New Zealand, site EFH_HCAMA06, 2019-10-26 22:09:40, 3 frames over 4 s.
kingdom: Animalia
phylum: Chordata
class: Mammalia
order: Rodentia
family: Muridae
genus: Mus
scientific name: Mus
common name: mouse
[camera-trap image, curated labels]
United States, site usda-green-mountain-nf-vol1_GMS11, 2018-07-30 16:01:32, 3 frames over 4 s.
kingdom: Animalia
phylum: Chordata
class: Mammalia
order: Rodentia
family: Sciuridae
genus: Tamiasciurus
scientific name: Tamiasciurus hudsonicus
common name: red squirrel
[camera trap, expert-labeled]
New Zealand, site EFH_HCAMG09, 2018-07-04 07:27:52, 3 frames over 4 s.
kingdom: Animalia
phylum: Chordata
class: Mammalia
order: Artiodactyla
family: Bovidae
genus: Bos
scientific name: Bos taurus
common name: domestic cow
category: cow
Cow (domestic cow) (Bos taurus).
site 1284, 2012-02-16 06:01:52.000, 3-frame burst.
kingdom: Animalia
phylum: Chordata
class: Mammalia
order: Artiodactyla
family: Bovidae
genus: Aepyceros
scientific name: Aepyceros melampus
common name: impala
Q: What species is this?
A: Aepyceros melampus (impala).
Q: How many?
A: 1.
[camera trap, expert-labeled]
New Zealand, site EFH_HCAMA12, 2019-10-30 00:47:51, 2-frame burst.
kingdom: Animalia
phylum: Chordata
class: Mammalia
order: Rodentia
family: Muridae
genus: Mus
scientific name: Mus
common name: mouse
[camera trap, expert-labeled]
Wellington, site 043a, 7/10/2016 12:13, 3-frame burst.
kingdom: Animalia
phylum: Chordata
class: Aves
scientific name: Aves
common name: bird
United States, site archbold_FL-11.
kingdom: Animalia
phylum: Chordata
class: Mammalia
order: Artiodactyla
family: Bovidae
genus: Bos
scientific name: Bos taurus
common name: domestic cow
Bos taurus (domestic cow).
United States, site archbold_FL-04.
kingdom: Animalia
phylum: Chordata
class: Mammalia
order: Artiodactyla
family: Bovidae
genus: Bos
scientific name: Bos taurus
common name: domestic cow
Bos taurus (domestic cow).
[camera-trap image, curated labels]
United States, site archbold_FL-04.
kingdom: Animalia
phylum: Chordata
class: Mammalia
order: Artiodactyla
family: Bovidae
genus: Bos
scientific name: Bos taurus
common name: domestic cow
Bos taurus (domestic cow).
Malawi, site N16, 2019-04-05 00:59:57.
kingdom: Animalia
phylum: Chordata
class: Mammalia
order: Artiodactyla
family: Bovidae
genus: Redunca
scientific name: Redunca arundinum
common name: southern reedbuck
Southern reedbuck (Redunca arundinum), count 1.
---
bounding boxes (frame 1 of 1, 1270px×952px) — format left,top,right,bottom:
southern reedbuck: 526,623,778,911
○ ○ ○
Exercise:
Exactly as they appear above, copy out all the records.

Output of the exercise:
New Zealand, site EFH_HCAMA06, 2019-10-26 22:09:40, 3 frames over 4 s.
kingdom: Animalia
phylum: Chordata
class: Mammalia
order: Rodentia
family: Muridae
genus: Mus
scientific name: Mus
common name: mouse
[camera-trap image, curated labels]
United States, site usda-green-mountain-nf-vol1_GMS11, 2018-07-30 16:01:32, 3 frames over 4 s.
kingdom: Animalia
phylum: Chordata
class: Mammalia
order: Rodentia
family: Sciuridae
genus: Tamiasciurus
scientific name: Tamiasciurus hudsonicus
common name: red squirrel
[camera trap, expert-labeled]
New Zealand, site EFH_HCAMG09, 2018-07-04 07:27:52, 3 frames over 4 s.
kingdom: Animalia
phylum: Chordata
class: Mammalia
order: Artiodactyla
family: Bovidae
genus: Bos
scientific name: Bos taurus
common name: domestic cow
category: cow
Cow (domestic cow) (Bos taurus).
site 1284, 2012-02-16 06:01:52.000, 3-frame burst.
kingdom: Animalia
phylum: Chordata
class: Mammalia
order: Artiodactyla
family: Bovidae
genus: Aepyceros
scientific name: Aepyceros melampus
common name: impala
Q: What species is this?
A: Aepyceros melampus (impala).
Q: How many?
A: 1.
[camera trap, expert-labeled]
New Zealand, site EFH_HCAMA12, 2019-10-30 00:47:51, 2-frame burst.
kingdom: Animalia
phylum: Chordata
class: Mammalia
order: Rodentia
family: Muridae
genus: Mus
scientific name: Mus
common name: mouse
[camera trap, expert-labeled]
Wellington, site 043a, 7/10/2016 12:13, 3-frame burst.
kingdom: Animalia
phylum: Chordata
class: Aves
scientific name: Aves
common name: bird
United States, site archbold_FL-11.
kingdom: Animalia
phylum: Chordata
class: Mammalia
order: Artiodactyla
family: Bovidae
genus: Bos
scientific name: Bos taurus
common name: domestic cow
Bos taurus (domestic cow).
United States, site archbold_FL-04.
kingdom: Animalia
phylum: Chordata
class: Mammalia
order: Artiodactyla
family: Bovidae
genus: Bos
scientific name: Bos taurus
common name: domestic cow
Bos taurus (domestic cow).
[camera-trap image, curated labels]
United States, site archbold_FL-04.
kingdom: Animalia
phylum: Chordata
class: Mammalia
order: Artiodactyla
family: Bovidae
genus: Bos
scientific name: Bos taurus
common name: domestic cow
Bos taurus (domestic cow).
Malawi, site N16, 2019-04-05 00:59:57.
kingdom: Animalia
phylum: Chordata
class: Mammalia
order: Artiodactyla
family: Bovidae
genus: Redunca
scientific name: Redunca arundinum
common name: southern reedbuck
Southern reedbuck (Redunca arundinum), count 1.
---
bounding boxes (frame 1 of 1, 1270px×952px) — format left,top,right,bottom:
southern reedbuck: 526,623,778,911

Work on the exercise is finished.